Mexico cenbank emphasizes cyber threats to stability
Mexico’s central bank warned that technology-based attacks are “the most relevant challenge facing” the financial system today.
Central bank governor Alejandro Díaz de León said IT-based attacks were particularly relevant due their “potential, systemic impact and speed of infection,” with nine major cyberattacks so far in 2019 causing almost 785mn pesos (US$40.5mn) in damage.
As such, the threat to information today has replaced the threat to liquidity of 25 years ago.
In his report on the state of the financial system, Díaz de León also said that while the system is well prepared to confront a peso crash similar to that of 1994, the surge in cyberattacks requires urgent attention.
According to the report, the biggest attack occurred in May.

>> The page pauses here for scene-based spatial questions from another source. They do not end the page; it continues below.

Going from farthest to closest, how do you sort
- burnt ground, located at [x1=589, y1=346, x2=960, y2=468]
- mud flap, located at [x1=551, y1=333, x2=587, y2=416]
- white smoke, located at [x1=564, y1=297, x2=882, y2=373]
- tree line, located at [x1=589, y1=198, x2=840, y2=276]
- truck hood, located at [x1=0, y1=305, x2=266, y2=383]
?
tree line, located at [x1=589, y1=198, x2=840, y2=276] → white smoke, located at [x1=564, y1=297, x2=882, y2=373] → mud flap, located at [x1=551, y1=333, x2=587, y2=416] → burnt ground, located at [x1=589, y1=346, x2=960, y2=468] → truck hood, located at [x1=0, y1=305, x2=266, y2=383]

It targeted systems used by investment banks and the attackers stole 462mn pesos.
That attack, reported the central bank, was allegedly executed by third-party personnel inside the institution, utilizing a flawed batch deposit system that allowed false deposits over three days.
The central bank stepped up its prevention efforts following a highly publicized attack on commercial banks in April 2018 that cost institutions some 300mn pesos.
In July 2018, it issued memoranda with new rules for using cryptocurrencies, and requirements at banks to step up internal security to protect other institutions utilizing the national inter-institutional electronic payments system (SPEI).
As part of the new rules, banks had to increase efforts to determine the trustworthiness of employees handling SPEI transactions, requiring participants to establish and implement tests of trust and integrity both with internal personnel and any third parties they are working with in relation to the SPEI.
Yet, reports of information-based attacks have been growing in line with the number of incidents financial institutions reported to the authorities, from 1 per quarter in 2018 to 4 per quarter in 2019, according to the central bank.
“In addition to registering a greater number of attacks, it was observed that the affected services were more diverse, from electronic transfers to ATMs and, similarly, the means of computer attacks were also varied, including software violation, fraudulent operations executed by third parties working inside the institution, password theft, abuse of deficiencies in the validation of balances, equipment breach of telecommunications, among others,” added the central bank.
The surging attacks on the financial system are also reflected in business perception of cybersecurity in Mexico.
In Kroll consultancy’s latest fraud and risk report, Mexican respondents listed data theft as the largest risk today (89%), while the threat of large-scale, coordinated cyberattacks was second at 71% along with the risk of a breakdown intergovernmental mechanisms for dispute resolution, free trade, and so on.
“In the wake of high-profile cyberattacks on the national financial system and elsewhere, respondents in Mexico are less confident than most in their cybersecurity (68% vs. 81% globally) and have almost universally prioritized mitigating against data theft (89% vs. 76% globally),” the report said.